‘Quite an attraction’: Abandoned camper in Port Charlotte canal an eyesore for neighbors

Writer: Matthew Seaver
Published: Updated:
Abandoned camper in Port Charlotte canal. (Credit: WINK News)

A Port Charlotte canal has had an abandoned camper sitting in it since Hurricane Ian, and neighbors want it gone.

Neighbors say the camper is an eyesore and an environmental hazard. They say nothing has been done to get rid of the camper. It’s been in the canal for 155 days.

The camper doesn’t have tires anymore, but it does have the ability to make the neighborhood a tourist attraction.

Abandoned camper in Port Charlotte canal. (Credit: WINK News)

The Port Charlotte neighborhood is not an amusement park, but despite that, “It’s quite an attraction,” said Kenny Vermillioa, who wants the camper removed. “Every time you turn around, there’s somebody over there in it.”

You read that right, he said in it.

“I think it got blown over into the water. And because the water was so high had drifted over that way,” said Vermillioa.

When the hurricane hit, the camper was sitting in a nearby yard. Neighbors say the well over 100 miles an hour wind gusts lifted the camper, dropped it into the canal, and washed ashore on the other side.

Now, what was left behind inside the camper is being snatched up. “Kids in the neighborhood are going in it and playing in it. And I mean, just every time you turn around, there’s somebody over there,” said Vermillioa. “I’ve seen people come here, and they’ve taken the tires off of it. They’ve taken… It had like a jack.”

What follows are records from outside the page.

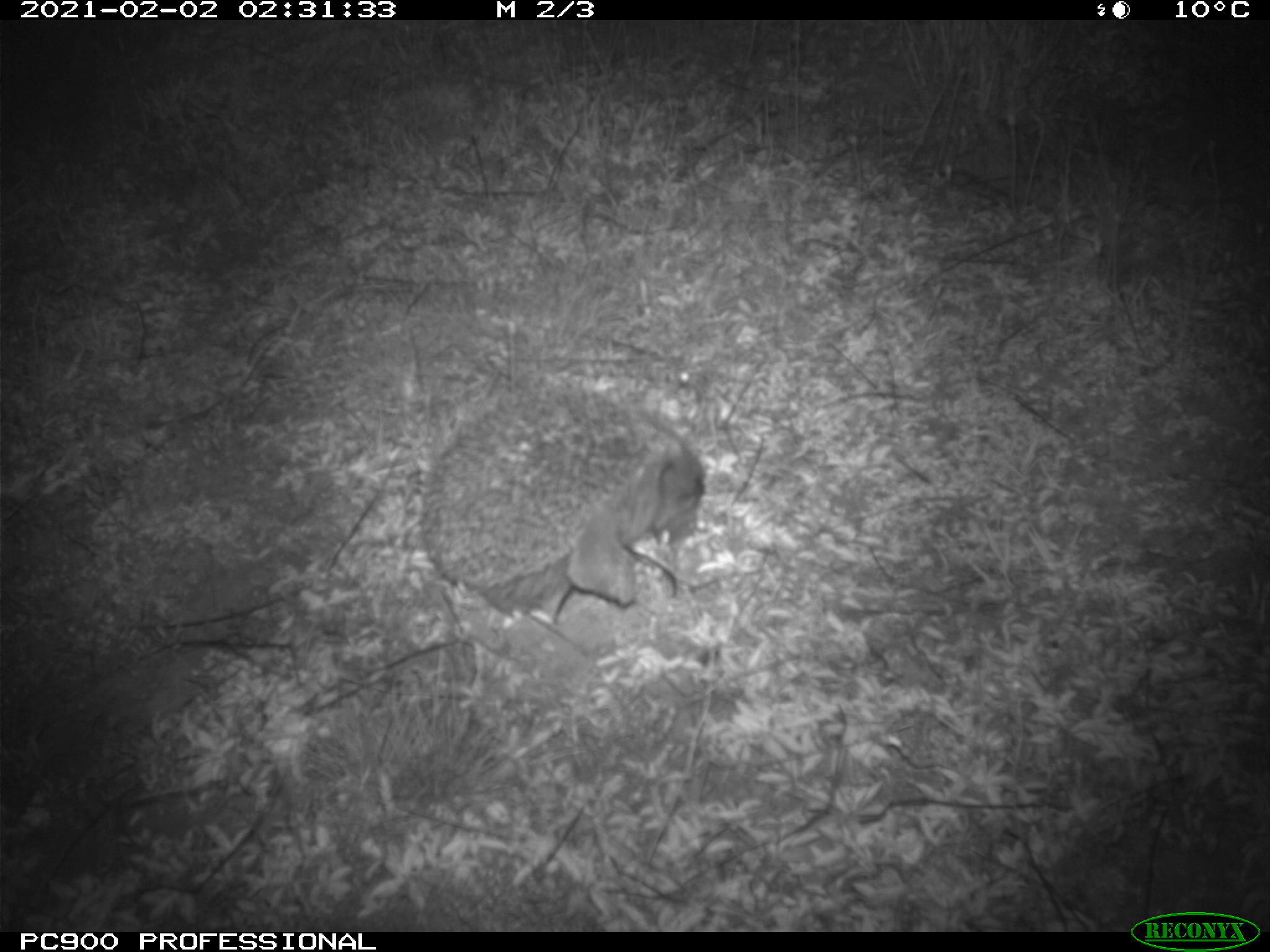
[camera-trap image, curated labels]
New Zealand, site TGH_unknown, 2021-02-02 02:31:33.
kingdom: Animalia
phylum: Chordata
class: Mammalia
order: Eulipotyphla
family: Erinaceidae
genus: Erinaceus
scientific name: Erinaceus europaeus europaeus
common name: european hedgehog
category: hedgehog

It is a tempting free-for-all, even for Vermillioa. “I have thought about taking a couple of things.”

While it is not a good idea to take things from the camper, Vermillioa wants the camper as a whole taken away. “I mean, there’s no way to get that thing out here. There’s power lines right there. So you really can’t lift it up with a crane and go over the powerlines. They’re gonna have to drag it through somebody’s yard, and either way they go, they’re gonna take down somebody’s fence and everything.”

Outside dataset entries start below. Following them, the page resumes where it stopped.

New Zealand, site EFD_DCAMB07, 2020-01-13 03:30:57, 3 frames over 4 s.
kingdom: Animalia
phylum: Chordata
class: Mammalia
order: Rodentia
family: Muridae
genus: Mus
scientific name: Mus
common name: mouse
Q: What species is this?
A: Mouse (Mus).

If Shawn Kolanda could pick the camper up with his own two hands, he would.

“Get it out of there,’ said Kolanda. “It’s killing the fish.”

Kolanda is absolutely determined to get this camper removed from the canal. “I’ve contacted the county, several different agencies within Charlotte County that commissioners, no one has ever responded. I’ve contacted fish and wildlife, the state environmental protection agency.”

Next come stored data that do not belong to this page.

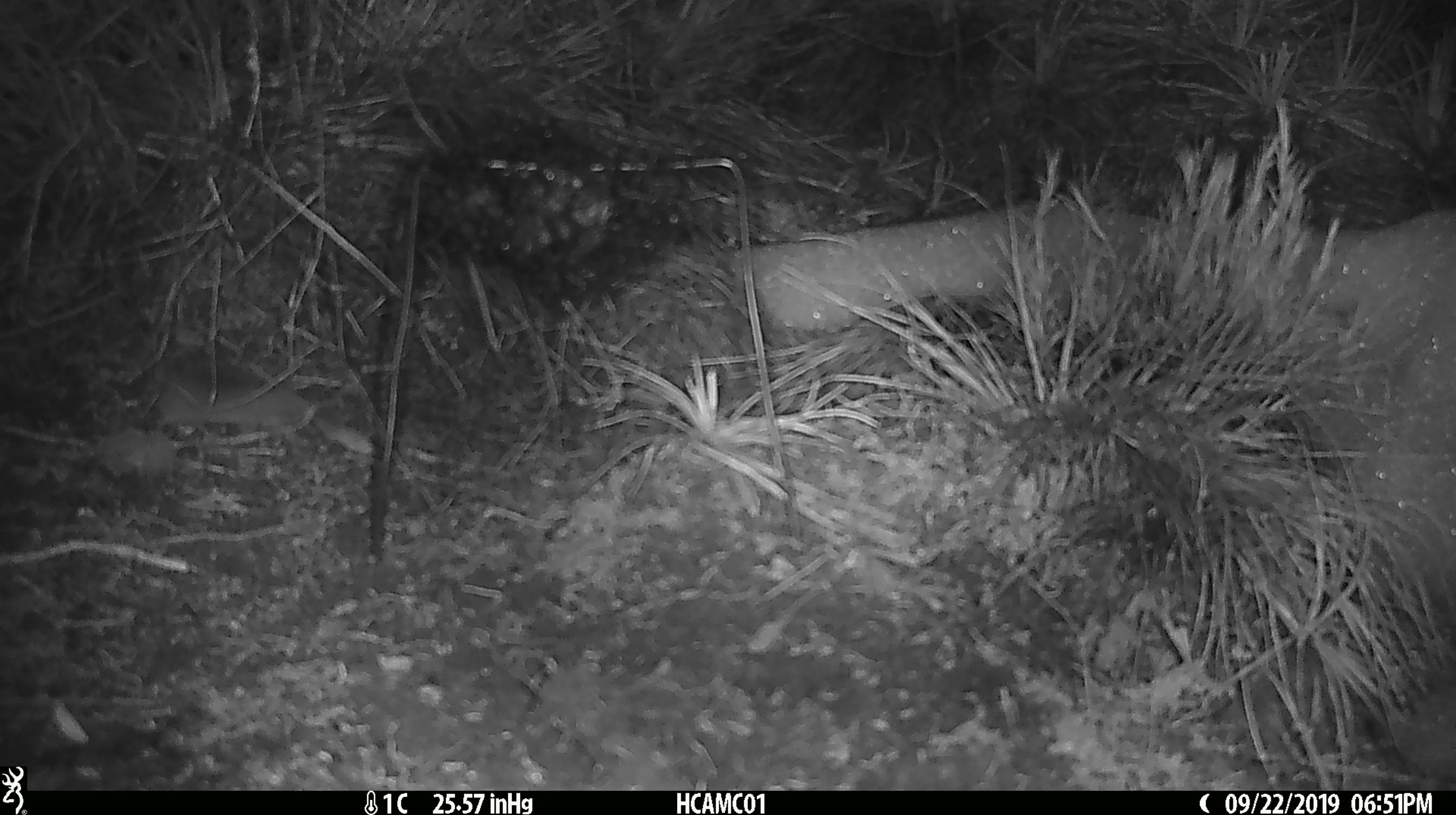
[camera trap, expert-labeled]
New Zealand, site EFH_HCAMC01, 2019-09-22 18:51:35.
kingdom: Animalia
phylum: Chordata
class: Mammalia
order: Rodentia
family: Muridae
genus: Mus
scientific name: Mus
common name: mouse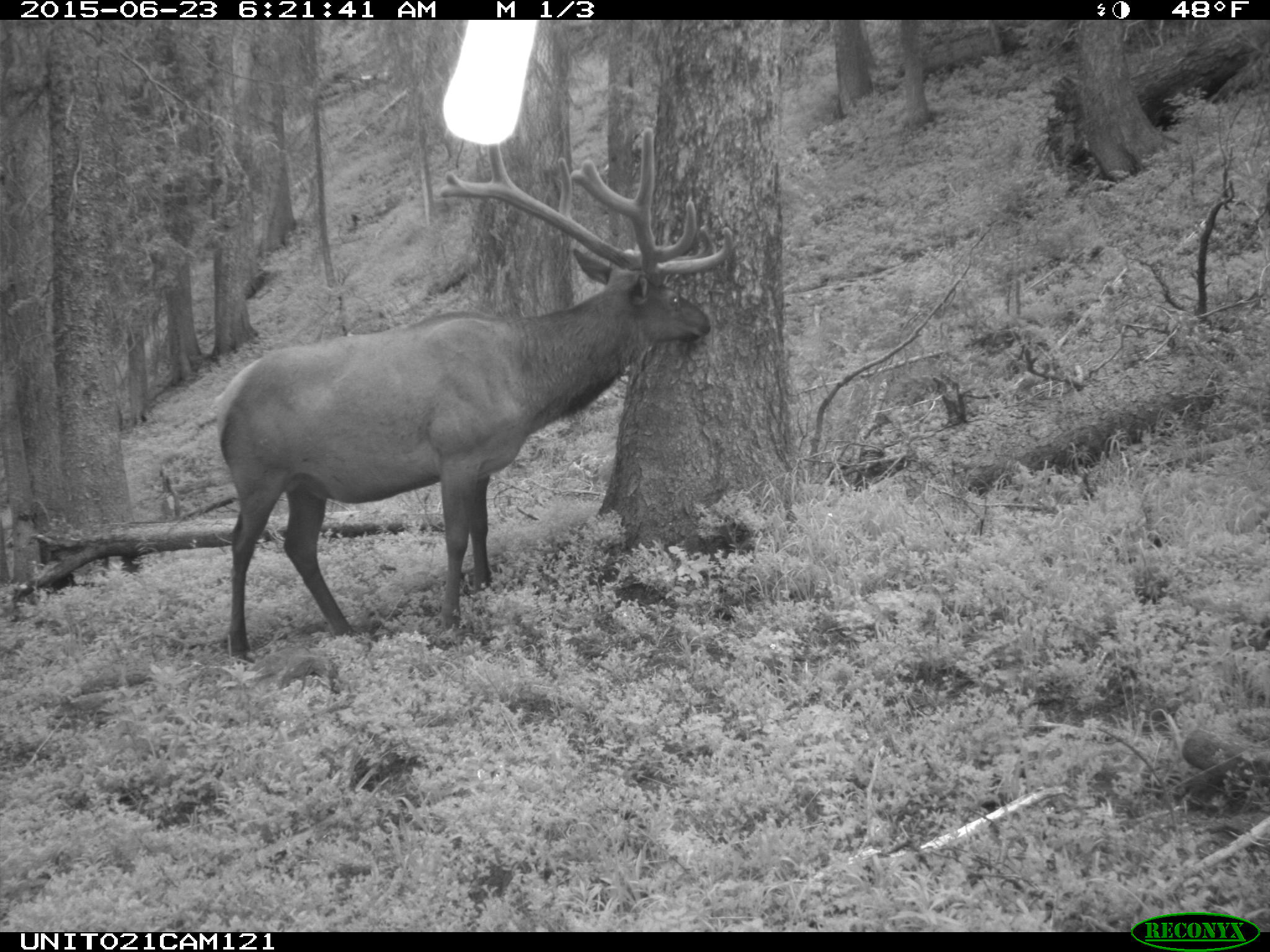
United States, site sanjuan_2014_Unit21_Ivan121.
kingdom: Animalia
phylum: Chordata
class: Mammalia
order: Artiodactyla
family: Cervidae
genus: Cervus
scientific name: Cervus elaphus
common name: red deer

Who’s responsible for getting it out of here? Neighbor Vermilloa offered his assumption. “There was no insurance on it, I don’t believe, because it was paid for. And so that’s probably why it’s sitting there like that.”

The only thing that is not an assumption is the environmental impact this thing has had in the nearly six months it has sat here in the water.

“There was really a weird film that was out here for a long time, and it went away. And so, and I don’t know if that came from their septic system in that thing,” said Vermilloa.

WINK News reached out to Charlotte County to try to get some guidance on when the camper might be removed but got nothing.

A neighbor said they recently saw a crew that looked like they worked with the county surveying this camper and possibility scheming up a way to get it out.